Remix.run Logo
nl 12 hours ago

Taalas is interesting. 16,000 TPS for Llama on a chip.

https://taalas.com/

Nihilartikel 2 hours ago | parent | next [-]

Neat! I had been wondering if anyone was trying to implement a model in silico. We're getting closer to having chatty talking toasters every day now!

empath75 2 hours ago | parent [-]

"What is my purpose..."

https://www.youtube.com/watch?v=sa9MpLXuLs0

micw 9 hours ago | parent | prev | next [-]

On a very old model, it's more like 16.000 garbage words/s

patapong 4 hours ago | parent | next [-]

I do wonder if there are tasks where 16k garbage words/s are more useful than 200 good words per second. Does anyone have any ideas? Data extraction perhaps?

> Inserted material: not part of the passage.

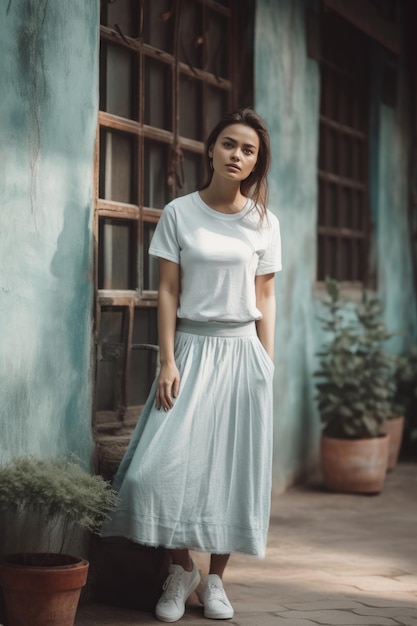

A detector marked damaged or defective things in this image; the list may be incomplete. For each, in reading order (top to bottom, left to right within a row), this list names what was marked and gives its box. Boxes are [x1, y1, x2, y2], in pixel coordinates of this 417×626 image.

peeling paint wall [0, 1, 98, 464]
peeling paint wall [254, 0, 416, 490]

nl 9 hours ago | parent | prev [-]

Llama 3.1 8B is pretty useful for some thing. I use it to generate SQL pretty reliably for example.

They are doing an updated model in a month or so anyway, then a frontier level one "by summer".

replete 8 hours ago | parent | prev | next [-]

Its exciting to see, but look at the die size for only an 8b model

DeathArrow 9 hours ago | parent | prev [-]

I wonder how many token per seconds can they get if they put Mercury 2 on a chip.